The reason for revisiting this problem is triggered by our re-reading of the Lam et al. 2008 paper. A relevant technical detail is that ChIP-peaks are relatively wide, covering ~300 bp, which may contain more than one consensus and one-bp-off motifs. With this in mind, look at the detailed analyses of the PHO5 promoter below from the Lam 2008 paper:
Note that the entire promoter is under a single ChIP-peak (data not shown) and there is a single instance of a consensus site "CACGTG". In my previous analysis, I would have attributed both ScPho4 and CgPho4's binding to this site the consensus motif. In reality, however, the non-consensus CACGTT motif in the exposed UASp1 site (solid blue circle) plays a crucial role: it allows ScPho4 to bind with the help of ScPho2, recruit the chromatin remodeling complex, which lead to the exposure of the CACGTG motif in UASp2. Without the weak motif, ScPho4 cannot bind to the consensus site at all, as demonstrated by the lack of gene induction:
Pay attention to the "WT" (fourth from the bottom) compared with mutant A2 (second from top). Note how the ablation of the exposed weak site (solid bluecircle, not embedded in nucleosome, which are the grey ovals) abolishes gene induction, even though the nucleosome-occulded consensus site (red triangle) is intact.
Determine if there are structural differences between the sites bound by both ScPho4 and CgPho4 (Type-1), vs those only accessible to CgPho4 (Type-2), in S. cerevisiae
| Data | Source | Notes |
|---|---|---|
| ChIP-bound sites | He et al 2017, eLife | both ScPho4 and CgPho4, contains gene induction data as well |
| S. cerevisiae genome sequences | ENSEMBL | the genome coordinates of the above table is based on S. cerevisiae genome R64-2-1, which is based on genome sequences of R64-1-1 |
| Nucleosome occupancy | Zhou and O'Shea 2011 | wig file through the GEO datasets or raw FASTQ files through the SRA Run selector |
Perform a "X-ray scan" of each ChIP-identified peak at the resolution of single binding sites in relation to nucleosome binding.

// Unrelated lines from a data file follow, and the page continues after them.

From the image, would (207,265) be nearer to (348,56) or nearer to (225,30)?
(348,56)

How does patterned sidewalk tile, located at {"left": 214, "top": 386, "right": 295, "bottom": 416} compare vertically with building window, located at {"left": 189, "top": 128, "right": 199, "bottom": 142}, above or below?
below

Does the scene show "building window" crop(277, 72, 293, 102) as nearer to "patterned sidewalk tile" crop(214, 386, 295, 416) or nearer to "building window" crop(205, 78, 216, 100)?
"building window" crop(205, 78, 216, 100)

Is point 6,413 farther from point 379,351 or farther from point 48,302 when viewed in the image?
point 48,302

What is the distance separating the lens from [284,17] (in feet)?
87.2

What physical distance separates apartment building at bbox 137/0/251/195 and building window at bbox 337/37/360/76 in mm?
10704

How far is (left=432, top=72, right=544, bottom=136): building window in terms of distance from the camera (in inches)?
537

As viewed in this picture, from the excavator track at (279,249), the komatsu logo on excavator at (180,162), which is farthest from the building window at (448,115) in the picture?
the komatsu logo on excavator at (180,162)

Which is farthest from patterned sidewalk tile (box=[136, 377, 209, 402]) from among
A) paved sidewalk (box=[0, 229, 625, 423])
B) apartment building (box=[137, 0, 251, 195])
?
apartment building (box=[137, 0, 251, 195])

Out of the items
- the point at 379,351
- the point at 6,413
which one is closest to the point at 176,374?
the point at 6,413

Essentially create many plots like the one made for PHO5 promoter by Lam et al above. Our naive hypothesis is that type-2 sites would be characterized by the presence of only a nucleosome-occluded consensus site.
To achieve this, we need to collect the following types of data for each ChIP-peak, and plot them in parallel:
- Promoter position as the X-axis
- Nucleosome occupancy under high or low phosphate conditions, calculated from nucleosome profiling data (see below)
- Motif location and quality (motif scan can be done with a simple Python script, like the one Jia wrote)
- Motif conservation within the sensu stricto species (the solid vs light shade in the PHO5 figure)
Option 1
- Use the processed "wig" format file from the link above. This can be directly loaded into R and plotted as the occupancy
Option 2
- Start from the raw fastq files and perform mapping ourselves.